→ Görevleriniz:
1. Ramazan bayramı adetlerini anlatan metne göre aşağıdaki soruları yanıtlayınız.
(a) Sabah namazından önce yenen sahur yemeğine parantez içinde hangi ad verilmektedir?
(b) Şeramazan söyleyenlere neler verilir?
(c) Bayram günü çocuklar kendilerine verilen yemişleri nereye koyarlar?
2. Ramazan bayramı adetlerine ilişkin metni son cümlesinden sonra gelecek biçimde sürdürünüz.

→ Alıntı Metin:
KIRIM Tatar Köyü: KARAÇAY
  Özel Gün Gelenekleri
 

 

RAMAZAN BAYRAMI ADETLERİ
 
Şeker bayramı olarak bilinen Ramazan kameri ayları Müslümanlarca en kutsal sayılan aydır. Çünkü bu ayda Kur’an-ı Kerim nazir olmaya başlamış ve her Müslümanın bu ayda oruç(oraza) tutması emredilmiştir. Ramazan kelimesi Allah’ın güzel isimlerinden olduğu ve günahları yok edici olduğu anlamına geldiği rivayet olmuştur. Müslümanlarca mübarek sayılan “ Kadir gecesi” de bu aydadır. Oruç açmaya “İftar”, yatsı namazından sonra ramazan boyunca kılınan 20 rekatlık namaza “Teravih” sabah namazından önce kalkıp oruç tutmak için yenen yemeğe “Sahur (temeş) denir. Eskiden beri Müslümanlar bu ayda ibadet ve inançlarını artırırlar. Ramazan ayında akrabalar bir birlerini iftara çağırırlar. Ramazan ayının 15. gecesine kadar, teravi namazından sonra gençler ve çocuklar gruplar halinde ev ev dolaşarak “Şeramazan” söylerler. Şeramazan söylemek Ramazan ayının doğduğunu haber eder ve müminleri dua yapmaya teşvik eder.
Şeramazan ayları tuvdu ferman
El koterıp duva etmek canga derman,
Ol Muhammet Mustapa’ga bızden selam,
Ya Muhammed, Medine’de, ya Şeramazan.
Şeramazan söyleyenlere akçe, yumurta, peşkir, mendıl, biday verilir. Ramazan ayının son haftalarında, iftardan sonra 10-15 genç toplanarak evleri dolaşır ve buna “Elvida(elveda) denir.
Besmelemen keldin bizge
Elvedayla ketesin.
Elveda, elveda, hepinize birden elveda
Ramazan ayında okunan ilahiler vardır. 15şine kadar marhaba 15 şinden sonra elveda ilahileri okunur. Ramazanın bitiminden üç gün önce “Kadir Gecesi” vardır. Namazlar kılınır, dualar okunur, Allaha yalvarılır. Ramazanın son günü “Arife(arpe)olur bugün baklavalar, tatlılar yapılır, sarmalar sarılır, kavurma (etli patates)yemeği yapılır, hamurdan “kıygaşa ve ulkum pişirilir. Haneden ölmüşler varsa mezarlıkta ziyaret edilir. Ramazan bayramı günü evde bulunan her fert kalkar. Erkekler bayram namazına giderler, bu arada evdekiler evi toplayıp düzene koyarlar. Camiden gelinince evin hanımı eşinin elini öper ve sıraya geçer. Çocuklar büyüklerin ellerini öperler. Dışarıya çıkıp ev, ev dolaşırlar. Verilen yemişleri büyük torbalara ya da “cavluk” dediğimiz büyük mendillerin içine koyarlar. Büyüklerin ellerini öpmek için ziyaret edilir.

(Sahne geometrisine ilişkin sorular)
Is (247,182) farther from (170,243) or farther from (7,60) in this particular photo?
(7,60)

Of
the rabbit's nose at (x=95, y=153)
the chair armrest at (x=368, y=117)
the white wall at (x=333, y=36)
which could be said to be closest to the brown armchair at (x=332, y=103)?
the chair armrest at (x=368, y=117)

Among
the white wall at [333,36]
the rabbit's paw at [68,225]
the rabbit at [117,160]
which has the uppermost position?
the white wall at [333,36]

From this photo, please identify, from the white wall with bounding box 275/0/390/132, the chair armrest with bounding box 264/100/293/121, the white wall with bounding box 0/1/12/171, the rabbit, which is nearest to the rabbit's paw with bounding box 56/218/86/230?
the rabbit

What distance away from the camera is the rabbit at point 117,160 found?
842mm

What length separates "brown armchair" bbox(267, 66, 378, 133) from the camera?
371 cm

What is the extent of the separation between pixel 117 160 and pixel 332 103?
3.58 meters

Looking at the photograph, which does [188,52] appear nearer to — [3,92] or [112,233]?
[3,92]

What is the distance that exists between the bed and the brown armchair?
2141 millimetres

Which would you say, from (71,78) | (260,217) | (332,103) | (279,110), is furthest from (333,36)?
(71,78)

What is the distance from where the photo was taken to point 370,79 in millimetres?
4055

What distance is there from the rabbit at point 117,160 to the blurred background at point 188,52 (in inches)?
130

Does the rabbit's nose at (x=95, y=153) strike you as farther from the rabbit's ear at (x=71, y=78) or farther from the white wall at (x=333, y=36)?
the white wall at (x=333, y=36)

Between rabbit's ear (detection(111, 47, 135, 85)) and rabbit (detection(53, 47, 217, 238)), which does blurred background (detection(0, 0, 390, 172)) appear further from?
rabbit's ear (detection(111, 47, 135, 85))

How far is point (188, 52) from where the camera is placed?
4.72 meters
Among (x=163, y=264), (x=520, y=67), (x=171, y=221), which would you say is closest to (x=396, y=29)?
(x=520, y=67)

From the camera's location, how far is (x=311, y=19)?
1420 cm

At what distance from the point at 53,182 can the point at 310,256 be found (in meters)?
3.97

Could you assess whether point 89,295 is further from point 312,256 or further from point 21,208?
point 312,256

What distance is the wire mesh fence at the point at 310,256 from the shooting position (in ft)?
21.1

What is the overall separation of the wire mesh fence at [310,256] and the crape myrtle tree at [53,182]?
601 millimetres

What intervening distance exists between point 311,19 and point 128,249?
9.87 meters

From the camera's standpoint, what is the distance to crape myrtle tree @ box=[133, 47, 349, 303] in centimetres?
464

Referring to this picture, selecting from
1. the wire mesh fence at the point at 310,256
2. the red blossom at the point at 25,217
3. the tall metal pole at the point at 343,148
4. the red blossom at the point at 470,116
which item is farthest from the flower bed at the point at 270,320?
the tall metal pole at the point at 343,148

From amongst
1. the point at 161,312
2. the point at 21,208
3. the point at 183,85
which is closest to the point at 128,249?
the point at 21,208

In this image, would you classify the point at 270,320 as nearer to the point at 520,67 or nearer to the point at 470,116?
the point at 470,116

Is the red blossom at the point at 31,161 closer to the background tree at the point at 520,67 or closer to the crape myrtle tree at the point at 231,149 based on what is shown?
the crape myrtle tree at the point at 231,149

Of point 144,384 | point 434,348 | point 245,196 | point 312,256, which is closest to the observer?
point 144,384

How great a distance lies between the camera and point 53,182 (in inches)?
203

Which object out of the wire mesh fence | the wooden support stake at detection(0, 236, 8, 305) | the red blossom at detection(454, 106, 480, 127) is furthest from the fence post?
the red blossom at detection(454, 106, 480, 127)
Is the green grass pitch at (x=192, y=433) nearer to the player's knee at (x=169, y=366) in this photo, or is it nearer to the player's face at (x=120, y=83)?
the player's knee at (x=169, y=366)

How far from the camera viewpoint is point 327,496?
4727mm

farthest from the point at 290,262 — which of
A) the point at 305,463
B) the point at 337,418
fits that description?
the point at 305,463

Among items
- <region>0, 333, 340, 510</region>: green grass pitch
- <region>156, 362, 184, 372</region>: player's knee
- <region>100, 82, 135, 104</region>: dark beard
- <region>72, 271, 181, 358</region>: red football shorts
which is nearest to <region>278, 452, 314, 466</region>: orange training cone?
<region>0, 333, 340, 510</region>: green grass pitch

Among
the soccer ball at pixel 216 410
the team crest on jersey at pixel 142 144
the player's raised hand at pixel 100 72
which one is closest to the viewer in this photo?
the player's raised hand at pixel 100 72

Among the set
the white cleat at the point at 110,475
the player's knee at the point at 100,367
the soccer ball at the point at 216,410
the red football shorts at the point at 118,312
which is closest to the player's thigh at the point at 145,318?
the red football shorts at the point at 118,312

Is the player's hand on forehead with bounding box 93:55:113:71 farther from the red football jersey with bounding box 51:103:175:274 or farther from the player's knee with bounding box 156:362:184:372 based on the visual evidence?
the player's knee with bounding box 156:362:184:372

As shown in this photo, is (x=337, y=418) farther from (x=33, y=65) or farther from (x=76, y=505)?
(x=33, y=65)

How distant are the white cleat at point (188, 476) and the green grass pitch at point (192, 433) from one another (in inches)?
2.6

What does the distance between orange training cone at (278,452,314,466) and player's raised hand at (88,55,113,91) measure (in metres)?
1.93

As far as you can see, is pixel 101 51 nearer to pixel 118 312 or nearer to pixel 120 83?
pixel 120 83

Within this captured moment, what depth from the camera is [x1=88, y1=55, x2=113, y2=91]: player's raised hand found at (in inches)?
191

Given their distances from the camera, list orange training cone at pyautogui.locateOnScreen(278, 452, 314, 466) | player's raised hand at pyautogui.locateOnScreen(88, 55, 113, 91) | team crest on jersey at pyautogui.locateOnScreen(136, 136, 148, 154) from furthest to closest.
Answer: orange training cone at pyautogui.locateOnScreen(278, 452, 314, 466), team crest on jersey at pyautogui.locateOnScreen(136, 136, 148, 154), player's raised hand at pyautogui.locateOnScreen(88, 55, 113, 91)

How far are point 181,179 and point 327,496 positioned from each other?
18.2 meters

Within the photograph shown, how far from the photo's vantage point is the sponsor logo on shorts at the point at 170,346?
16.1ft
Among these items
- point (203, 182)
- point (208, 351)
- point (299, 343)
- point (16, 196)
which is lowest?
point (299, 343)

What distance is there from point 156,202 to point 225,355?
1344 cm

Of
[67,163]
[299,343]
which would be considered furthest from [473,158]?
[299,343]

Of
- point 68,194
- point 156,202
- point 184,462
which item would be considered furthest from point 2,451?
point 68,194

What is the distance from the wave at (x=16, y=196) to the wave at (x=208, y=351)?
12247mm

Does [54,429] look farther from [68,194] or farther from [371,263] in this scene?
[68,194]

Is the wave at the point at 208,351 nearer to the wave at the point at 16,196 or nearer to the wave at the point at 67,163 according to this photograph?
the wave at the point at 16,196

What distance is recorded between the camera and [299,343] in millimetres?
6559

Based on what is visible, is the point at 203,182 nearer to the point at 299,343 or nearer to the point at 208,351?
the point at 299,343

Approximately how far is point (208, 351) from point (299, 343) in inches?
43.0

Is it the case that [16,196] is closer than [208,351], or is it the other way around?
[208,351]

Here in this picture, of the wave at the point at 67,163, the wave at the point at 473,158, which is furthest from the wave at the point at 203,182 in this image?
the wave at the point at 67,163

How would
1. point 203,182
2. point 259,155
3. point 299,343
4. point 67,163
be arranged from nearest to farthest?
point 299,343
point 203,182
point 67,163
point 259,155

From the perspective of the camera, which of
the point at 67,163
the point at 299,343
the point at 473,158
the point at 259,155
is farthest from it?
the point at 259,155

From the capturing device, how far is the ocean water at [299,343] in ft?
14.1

→ Görev Yanıtları:
1.
(a) Temeş.
(b) Akçe, yumurta, peşkir, mendıl ve biday.
(c) Büyük torbalara ya da "cavluk" denilen büyük mendillerin içine.

2.
 
KURBAN BAYRAMI ADETLERİ
 
Ramazan Bayramından sonra 2 ay 10gün sonra “Kurban bayramı kutlanır. Herkes bu bayramda dinin vecibelerini yerine getirmek için kurban keser. 7. Parça fakirlere dağıtır.
Kurban edilecek hayvan birkaç gün önceden hazırlanır. Kurbanlar arife günü ölüler için kesilir, bayram günü diriler için kesilir. Bayram günü kesilecek hayvanın gözü kime kesilecekse o tarafından bir havlu ya da tülbentle bağlanır. Kurban kesilecek kişi kurbanın duasını okur. Kasap bıçağı hayvana vurmadan önce hayvanın sahibinden üç kere helallık ister, sonra duasını okuyarak Allahu ekber diyerek kesilir. Ölüler için kesilen kurbanın hepsi dağıtılır. Diriler için kesilen kurbanın 7 parçası fakirlere dağıtılır. Sonra büyüklerin ellerini öpmeye gidilir. Gidilen yerde muhakkak kurban eti yedirilir.
 
HIDIRELLEZ(KIDIRLEZ)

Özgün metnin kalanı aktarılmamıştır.